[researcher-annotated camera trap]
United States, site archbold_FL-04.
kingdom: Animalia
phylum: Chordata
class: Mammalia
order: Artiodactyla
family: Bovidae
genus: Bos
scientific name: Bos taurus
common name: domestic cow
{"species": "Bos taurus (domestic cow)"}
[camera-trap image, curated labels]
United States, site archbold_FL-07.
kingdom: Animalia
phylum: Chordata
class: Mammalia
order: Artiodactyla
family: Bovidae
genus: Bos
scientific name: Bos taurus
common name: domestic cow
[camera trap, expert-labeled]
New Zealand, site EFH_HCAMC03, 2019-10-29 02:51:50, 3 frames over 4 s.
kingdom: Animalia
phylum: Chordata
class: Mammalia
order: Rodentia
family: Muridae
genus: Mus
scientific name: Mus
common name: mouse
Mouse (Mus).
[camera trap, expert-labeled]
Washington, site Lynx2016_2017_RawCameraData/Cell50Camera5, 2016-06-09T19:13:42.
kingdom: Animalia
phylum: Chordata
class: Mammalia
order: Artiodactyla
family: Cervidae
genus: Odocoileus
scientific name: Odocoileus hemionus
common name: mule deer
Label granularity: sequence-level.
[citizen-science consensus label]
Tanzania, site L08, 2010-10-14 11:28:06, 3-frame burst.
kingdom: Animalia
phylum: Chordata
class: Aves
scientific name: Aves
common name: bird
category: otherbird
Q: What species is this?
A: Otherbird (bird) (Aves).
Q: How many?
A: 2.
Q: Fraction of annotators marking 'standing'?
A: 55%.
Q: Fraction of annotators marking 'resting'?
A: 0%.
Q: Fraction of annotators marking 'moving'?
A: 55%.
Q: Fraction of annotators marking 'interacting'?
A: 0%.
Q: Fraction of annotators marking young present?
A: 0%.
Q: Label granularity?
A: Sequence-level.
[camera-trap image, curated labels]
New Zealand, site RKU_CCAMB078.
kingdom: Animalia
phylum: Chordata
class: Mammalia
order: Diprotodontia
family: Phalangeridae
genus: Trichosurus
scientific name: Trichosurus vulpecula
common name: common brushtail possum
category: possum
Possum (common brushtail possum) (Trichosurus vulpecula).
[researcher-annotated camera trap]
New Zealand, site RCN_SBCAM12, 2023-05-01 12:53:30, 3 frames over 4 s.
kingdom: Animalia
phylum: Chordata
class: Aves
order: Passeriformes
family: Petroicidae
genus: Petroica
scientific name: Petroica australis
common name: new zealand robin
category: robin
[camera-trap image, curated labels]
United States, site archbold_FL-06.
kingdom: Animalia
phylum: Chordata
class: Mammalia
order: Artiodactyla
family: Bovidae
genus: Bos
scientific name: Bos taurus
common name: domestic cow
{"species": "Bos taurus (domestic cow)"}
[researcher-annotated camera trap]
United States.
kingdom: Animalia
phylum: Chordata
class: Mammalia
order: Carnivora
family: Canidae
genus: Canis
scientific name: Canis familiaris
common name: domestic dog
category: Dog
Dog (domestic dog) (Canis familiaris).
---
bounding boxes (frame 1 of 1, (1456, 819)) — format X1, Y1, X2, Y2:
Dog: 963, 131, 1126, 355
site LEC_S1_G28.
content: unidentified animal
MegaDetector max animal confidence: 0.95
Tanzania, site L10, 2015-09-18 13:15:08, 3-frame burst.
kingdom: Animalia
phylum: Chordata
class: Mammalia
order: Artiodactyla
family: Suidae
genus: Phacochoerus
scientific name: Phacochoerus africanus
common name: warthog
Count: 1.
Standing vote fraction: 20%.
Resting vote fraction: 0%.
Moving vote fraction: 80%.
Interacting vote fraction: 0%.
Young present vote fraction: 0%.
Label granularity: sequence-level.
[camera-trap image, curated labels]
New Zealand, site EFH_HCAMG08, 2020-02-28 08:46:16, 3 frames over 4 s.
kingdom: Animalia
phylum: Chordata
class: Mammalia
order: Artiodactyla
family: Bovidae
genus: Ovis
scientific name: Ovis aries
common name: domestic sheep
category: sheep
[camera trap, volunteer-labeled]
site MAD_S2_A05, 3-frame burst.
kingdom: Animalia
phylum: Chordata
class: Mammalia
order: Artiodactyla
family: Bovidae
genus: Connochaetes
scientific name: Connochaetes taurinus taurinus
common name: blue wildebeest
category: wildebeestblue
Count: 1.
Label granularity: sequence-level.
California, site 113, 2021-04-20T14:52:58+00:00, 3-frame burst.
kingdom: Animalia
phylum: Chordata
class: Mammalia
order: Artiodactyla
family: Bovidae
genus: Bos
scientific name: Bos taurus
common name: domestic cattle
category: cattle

**********

Using the records above, say how many lines contain the string "vote"; offer no other text.

**RESULT OF THIS TASK**
5